Class TextStatisticsTagger

  • All Implemented Interfaces:
    IXMLConfigurable, IImporterHandler, IDocumentTagger

    public class TextStatisticsTagger
    extends AbstractCharStreamTagger
    implements IXMLConfigurable

    Analyzes the content of the supplied document and adds statistical information about its content or field as metadata fields. Default behavior provide the statistics about the content. Refer to the following for the new metadata fields to be created along with their description.

    Statistic fields
    Field name Description
    document.stat.characterCount Total number of characters (excluding carriage returns/line feed).
    document.stat.wordCount Total number of words.
    document.stat.sentenceCount Total number of sentences.
    document.stat.paragraphCount Total number of paragraph.
    document.stat.averageWordCharacterCount Average number of character in every words.
    document.stat.averageSentenceCharacterCount Average number of character in sentences (including non-word characters, such as spaces, or slashes).
    document.stat.averageSentenceWordCount Average number of words per sentences.
    document.stat.averageParagraphCharacterCount Average number of characters in paragraphs (including non-word characters, such as spaces, or slashes).
    document.stat.averageParagraphSentenceCount Average number of sentences per paragraphs.
    document.stat.averageParagraphWordCount Average number of words per paragraphs.

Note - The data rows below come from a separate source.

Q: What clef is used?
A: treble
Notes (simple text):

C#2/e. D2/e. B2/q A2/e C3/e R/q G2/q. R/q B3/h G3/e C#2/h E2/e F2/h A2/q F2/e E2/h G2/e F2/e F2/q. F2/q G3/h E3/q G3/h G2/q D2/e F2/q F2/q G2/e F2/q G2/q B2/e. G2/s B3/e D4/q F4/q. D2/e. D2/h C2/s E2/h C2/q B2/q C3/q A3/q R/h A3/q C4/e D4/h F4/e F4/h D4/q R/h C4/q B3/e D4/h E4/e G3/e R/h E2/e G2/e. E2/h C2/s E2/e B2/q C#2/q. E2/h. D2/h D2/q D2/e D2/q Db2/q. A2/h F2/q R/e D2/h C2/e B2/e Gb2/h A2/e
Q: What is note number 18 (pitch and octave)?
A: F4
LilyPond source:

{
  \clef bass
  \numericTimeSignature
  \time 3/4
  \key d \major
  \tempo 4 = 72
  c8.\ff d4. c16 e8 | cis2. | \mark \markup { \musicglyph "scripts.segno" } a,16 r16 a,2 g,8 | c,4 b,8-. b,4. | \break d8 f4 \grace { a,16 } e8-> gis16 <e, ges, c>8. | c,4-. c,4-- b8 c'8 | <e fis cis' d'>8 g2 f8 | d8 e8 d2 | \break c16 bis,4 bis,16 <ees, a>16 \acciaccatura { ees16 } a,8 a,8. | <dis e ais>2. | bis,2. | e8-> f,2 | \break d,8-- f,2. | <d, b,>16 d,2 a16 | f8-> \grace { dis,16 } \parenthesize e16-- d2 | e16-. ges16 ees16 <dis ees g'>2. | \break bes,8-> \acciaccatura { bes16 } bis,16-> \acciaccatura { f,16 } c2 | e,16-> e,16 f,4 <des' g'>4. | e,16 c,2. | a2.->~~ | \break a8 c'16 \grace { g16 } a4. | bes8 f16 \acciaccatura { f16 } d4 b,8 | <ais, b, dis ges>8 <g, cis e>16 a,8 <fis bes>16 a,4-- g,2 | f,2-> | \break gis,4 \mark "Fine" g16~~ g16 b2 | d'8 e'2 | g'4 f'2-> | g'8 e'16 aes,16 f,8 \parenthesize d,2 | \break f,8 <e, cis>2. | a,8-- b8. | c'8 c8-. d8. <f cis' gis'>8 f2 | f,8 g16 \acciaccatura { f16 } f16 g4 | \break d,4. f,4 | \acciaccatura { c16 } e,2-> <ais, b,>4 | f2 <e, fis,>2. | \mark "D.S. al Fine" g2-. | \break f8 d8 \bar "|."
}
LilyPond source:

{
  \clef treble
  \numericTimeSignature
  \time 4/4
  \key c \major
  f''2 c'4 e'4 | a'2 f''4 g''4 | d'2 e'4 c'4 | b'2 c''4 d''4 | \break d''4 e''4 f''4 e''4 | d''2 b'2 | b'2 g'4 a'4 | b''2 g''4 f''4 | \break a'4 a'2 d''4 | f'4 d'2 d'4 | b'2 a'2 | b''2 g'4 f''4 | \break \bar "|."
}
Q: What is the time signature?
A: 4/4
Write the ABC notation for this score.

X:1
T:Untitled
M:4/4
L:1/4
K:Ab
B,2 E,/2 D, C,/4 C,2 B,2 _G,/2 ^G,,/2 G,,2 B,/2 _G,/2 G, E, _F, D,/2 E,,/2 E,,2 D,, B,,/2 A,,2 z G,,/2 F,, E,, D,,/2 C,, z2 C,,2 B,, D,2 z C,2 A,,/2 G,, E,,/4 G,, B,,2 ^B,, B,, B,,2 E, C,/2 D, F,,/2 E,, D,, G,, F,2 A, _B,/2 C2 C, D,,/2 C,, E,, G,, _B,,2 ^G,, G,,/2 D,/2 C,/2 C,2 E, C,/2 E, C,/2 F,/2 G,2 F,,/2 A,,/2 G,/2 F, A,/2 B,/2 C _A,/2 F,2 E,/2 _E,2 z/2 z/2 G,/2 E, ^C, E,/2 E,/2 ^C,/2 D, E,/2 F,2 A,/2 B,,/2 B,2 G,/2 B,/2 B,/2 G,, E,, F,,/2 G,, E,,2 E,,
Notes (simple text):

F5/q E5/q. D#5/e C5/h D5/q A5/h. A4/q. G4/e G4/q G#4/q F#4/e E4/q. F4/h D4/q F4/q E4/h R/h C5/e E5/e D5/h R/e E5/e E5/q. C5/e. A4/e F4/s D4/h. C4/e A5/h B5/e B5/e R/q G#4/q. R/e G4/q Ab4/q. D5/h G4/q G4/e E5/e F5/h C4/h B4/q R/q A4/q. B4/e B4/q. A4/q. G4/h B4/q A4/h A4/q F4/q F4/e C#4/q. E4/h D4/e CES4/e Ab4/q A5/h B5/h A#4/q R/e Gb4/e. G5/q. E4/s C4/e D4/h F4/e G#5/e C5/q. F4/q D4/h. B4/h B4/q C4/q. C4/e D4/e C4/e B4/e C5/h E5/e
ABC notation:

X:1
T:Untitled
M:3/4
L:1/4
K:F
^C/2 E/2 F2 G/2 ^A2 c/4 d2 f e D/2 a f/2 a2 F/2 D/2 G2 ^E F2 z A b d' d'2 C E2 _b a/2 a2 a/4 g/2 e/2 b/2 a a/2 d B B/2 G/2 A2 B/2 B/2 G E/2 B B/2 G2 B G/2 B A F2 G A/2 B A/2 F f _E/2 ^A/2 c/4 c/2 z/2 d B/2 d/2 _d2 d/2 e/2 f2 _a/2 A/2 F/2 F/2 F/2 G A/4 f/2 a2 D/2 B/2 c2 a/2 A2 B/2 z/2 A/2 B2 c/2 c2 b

    You can specify a field matcher to obtain statistics about matching fields instead. When you do so, the field name will be inserted in the above names, right after "document.stat.". E.g.: document.stat.myfield.characterCount

    Can be used both as a pre-parse (text-only) or post-parse handler.

    XML configuration usage:

    
    <handler
        class="com.norconex.importer.handler.tagger.impl.TextStatisticsTagger"
        sourceCharset="(character encoding)">
      <!-- multiple "restrictTo" tags allowed (only one needs to match) -->
      <restrictTo>
        <fieldMatcher>(field-matching expression)</fieldMatcher>
        <valueMatcher>(value-matching expression)</valueMatcher>
      </restrictTo>
      <fieldMatcher>
        (optional expression matching source fields to analyze instead of content)
      </fieldMatcher>
    </handler>

    XML usage example:

    
    <handler
        class="TextStatisticsTagger">
      <fieldMatcher>statistics</fieldMatcher>
    </handler>

    The above create statistics from the value of a field called "statistics".

    Since:
    2.0.0
    Author:
    Pascal Essiembre